August 26, 2009

Helicopter parents going broke rather than letting kids play unsupervised

Here's a funny WSJ article on what's happening in the wake of after-school programs having their budgets slashed, "forcing" parents to find other ways to ensure that their kids are being monitored. One woman has decided to fork over $7,800 for a school year's worth of babysitting (at $200 per week), while another pair of women are handing over $6,000 each for a sitter who will watch both their kids during the school year. Others are disrupting their sleep schedules or endangering their jobs to shuttle the kids around themselves, while others still are simply hectoring their poor relatives into playing the babysitter role.

Earth to nutjob parents: get a grip. Unless your kid is a born criminal, he'll be fine alone. The bus will take him home. I'd understand if the kid were 3 or 4, but once they're in elementary school, they can figure enough stuff out around the house that they don't need you there to make sure they don't light the cat on fire. You might worry about what they'll eat, but get real -- you already stuff them full of sugar with all the blueberry muffins, yoghurt, jelly, and fruit juice or soda that you have them eat. In reality, your 8 year-old will merely be glued to the TV, video game console, or the internet. And if he's discovered his sexuality, he'll be too busy indulging in a good "ain't no one home" jerk to be causing any trouble.

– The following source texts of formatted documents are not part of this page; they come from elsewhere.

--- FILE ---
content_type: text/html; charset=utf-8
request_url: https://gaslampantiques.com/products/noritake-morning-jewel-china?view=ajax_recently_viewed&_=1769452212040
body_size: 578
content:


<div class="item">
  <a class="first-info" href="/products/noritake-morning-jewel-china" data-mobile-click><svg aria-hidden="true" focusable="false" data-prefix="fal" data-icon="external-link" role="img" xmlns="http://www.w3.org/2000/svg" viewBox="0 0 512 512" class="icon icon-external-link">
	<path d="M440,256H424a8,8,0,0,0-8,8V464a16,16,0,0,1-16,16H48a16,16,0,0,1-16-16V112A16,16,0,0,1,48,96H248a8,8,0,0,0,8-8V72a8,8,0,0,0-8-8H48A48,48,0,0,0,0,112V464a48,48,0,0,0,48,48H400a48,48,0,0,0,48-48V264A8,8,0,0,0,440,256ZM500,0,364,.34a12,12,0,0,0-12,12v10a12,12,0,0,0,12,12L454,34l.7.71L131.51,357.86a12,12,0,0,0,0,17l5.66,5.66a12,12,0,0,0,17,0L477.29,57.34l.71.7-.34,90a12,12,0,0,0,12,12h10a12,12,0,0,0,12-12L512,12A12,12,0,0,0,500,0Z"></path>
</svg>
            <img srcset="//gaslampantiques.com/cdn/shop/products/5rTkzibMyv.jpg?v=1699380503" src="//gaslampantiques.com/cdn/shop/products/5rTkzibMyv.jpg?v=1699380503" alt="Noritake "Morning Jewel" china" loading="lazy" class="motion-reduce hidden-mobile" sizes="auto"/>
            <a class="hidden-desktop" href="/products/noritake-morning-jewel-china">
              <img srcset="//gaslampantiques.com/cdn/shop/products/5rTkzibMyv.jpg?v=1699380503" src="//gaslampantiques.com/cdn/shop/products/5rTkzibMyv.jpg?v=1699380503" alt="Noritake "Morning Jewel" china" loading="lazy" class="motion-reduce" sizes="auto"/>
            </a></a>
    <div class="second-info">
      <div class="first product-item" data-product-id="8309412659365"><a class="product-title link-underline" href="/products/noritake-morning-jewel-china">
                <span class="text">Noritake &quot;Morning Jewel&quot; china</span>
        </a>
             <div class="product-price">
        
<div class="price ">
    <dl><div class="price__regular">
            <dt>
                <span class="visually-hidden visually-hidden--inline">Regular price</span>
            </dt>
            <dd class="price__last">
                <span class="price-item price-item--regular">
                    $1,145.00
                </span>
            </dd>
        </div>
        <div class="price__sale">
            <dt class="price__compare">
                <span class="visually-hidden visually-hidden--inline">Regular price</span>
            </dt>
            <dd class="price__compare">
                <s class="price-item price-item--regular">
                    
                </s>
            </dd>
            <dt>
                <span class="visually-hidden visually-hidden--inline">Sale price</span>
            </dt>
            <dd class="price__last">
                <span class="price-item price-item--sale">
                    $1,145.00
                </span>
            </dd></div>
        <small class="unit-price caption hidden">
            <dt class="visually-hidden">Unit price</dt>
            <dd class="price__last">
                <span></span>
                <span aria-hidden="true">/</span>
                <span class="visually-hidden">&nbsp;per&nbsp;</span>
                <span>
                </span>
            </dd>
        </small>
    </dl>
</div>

However, if you do have a real hellraiser on your hands, just supervise his behavior from afar the good ol' fashion way -- threaten to punch his lights out if he fucks shit up when you're not home.

Whatever the case, the sudden lack of after-school free daycare is no cause for carving up your budget even leaner during hard times. Stop hyperventilating and grow up -- it's not worth that much money just to prevent your kid from playing unsupervised for a few hours.


  1. But only prole children play unsupervised in the ghetto.

    You're missing the point - it's about buying status, not good parenting.

  2. One thing the article notes is that state laws generally don't specify a minimum age at which children can be left unsupervised. This lack of a bright-line test can make things more difficult for parents, because they have to worry about possible legal troubles if they leave children alone even if the children otherwise seem responsible.


  3. Like Peter says, this is partly about the possibility of legal trouble. Although you probably won't get *charged* with anything if Something Happens while your 8-year-old is home alone, you might end up getting regular visits from your local Child Protective Services or local equivalent. Which (aside from its status implications) is really not something you want.
    You can see the change in cultural attitudes if you look at old children's books. There's The Cat in the Hat (two kids who seem to be about six or seven, left at home alone); I also have a book about a five year old boy who goes out to town by himself and gets lost, until a friendly policeman brings him home. I don't think the police would be so sympathetic these days if I let my five year old daughter go out by herself and they found her wandering lost a mile from home.
    I think there is a double standard here, too, where minorities are cut more slack on this than whites. Which is a double-edged sword; having the police stop to see if a white 8 year old in a bad neighborhood is OK, but having them ignore a black 8 year old, can be good or bad depending on the situation.